蕨手図透鐔 無銘 -Mumei- 12-1768
通常価格:¥55,000
税込
蕨手図透鐔
無銘
-Mumei-
縦74.4ミリ 横71.9ミリ 切羽台厚3.7ミリ 重量94.0グラム
江戸前期~中期 The early to middle Edo period
附属 桐箱
蕨手は、若い蕨の先端が力強く巻き込む姿を図案化した古様な文様で、芽吹き、成長、再生を思わせる生命感に満ち、その渦巻く曲線は古代以来の武具や工芸意匠にも通じるため、鉄一色の鐔にあっても簡潔な輪郭だけで伸びやかな動勢と吉祥の趣を表せる、素朴ながら力強い画題です。
本品は丸形の鉄地を広く無文に残し、右上の一隅に大小の蕨手を重ねて透かすことで、量感ある地板の静けさと渦を巻く曲線の動きを鮮やかに対照させ、太い茎から鋭く伸びる先端、二つの渦、その間に置かれた小透が一続きの流れを作り、意匠を中央へ置かない大胆な余白によって蕨手の生命力をいっそう際立たせています。
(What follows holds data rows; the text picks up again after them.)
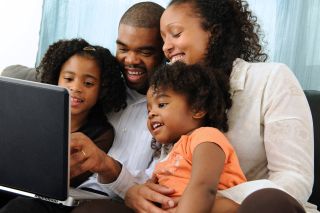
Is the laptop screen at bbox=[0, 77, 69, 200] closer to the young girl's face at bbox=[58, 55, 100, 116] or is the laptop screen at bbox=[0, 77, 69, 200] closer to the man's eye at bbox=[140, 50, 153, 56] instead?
the young girl's face at bbox=[58, 55, 100, 116]

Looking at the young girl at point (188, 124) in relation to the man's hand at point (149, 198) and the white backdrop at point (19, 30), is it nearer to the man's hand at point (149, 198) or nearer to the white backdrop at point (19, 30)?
the man's hand at point (149, 198)

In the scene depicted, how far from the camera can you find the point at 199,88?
4.14 feet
右上の耳から小透へ通じる細い切込みは、そのすぐ左下に設けられた小透や周囲の透かし口と呼応し、耳の輪郭をあえて一度断って内側の透かしへ視線を導くことで、図柄へ緊張と変化を添える造形上の仕事となり、表裏の同じ位置に現れる線も大小の蕨手が展開する一連の構成へ自然に組み込まれています。
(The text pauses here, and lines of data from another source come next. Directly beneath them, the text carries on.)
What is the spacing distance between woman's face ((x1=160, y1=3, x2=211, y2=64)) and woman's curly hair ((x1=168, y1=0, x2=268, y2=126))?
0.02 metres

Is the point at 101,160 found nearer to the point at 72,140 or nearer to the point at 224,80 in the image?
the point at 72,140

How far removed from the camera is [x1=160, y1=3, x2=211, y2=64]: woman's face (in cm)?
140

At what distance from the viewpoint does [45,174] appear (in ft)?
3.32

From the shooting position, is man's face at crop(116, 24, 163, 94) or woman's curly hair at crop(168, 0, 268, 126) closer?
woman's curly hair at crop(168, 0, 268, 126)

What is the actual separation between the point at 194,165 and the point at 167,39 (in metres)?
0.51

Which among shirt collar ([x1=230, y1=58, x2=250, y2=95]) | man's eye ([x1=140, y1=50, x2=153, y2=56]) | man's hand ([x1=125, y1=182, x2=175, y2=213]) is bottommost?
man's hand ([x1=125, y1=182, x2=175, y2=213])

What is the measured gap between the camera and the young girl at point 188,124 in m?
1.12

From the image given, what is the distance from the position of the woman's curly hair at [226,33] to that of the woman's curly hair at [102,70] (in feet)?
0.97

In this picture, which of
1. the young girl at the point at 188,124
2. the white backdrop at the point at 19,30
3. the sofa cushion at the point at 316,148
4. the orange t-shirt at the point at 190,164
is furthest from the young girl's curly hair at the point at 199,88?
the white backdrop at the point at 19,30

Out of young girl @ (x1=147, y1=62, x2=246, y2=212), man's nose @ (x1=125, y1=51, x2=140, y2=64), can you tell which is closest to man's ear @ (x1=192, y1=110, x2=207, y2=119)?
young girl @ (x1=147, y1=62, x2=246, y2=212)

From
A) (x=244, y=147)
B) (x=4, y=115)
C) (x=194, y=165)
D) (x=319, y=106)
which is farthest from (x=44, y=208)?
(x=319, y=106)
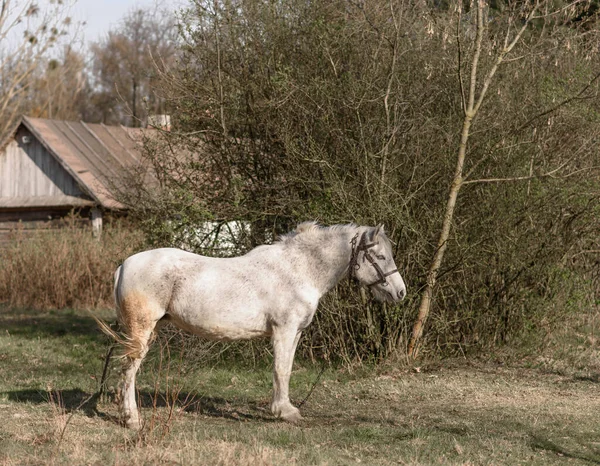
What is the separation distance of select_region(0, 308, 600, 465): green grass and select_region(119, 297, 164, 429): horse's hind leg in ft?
0.72

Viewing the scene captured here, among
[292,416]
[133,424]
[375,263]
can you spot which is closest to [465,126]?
[375,263]

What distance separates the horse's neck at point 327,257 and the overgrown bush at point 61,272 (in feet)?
36.5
黒褐色に落ち着いた地鉄には細かな鍛え肌と穏やかな起伏が残り、丸みを帯びた耳、鏨の跡をわずかに留める素朴な透かし口、古い刀茎へ合わせて幾度か調整された茎孔からは、後期の整然とした装飾鐔とは異なる実用本位の古格が感じられ、光にかざせば右上の文様が力強い影となって立ち上がり、通常の角度では広い鉄面の古色を静かに味わえる、簡潔さの中に発見と余韻を秘めた愛蔵価値の高い一枚です。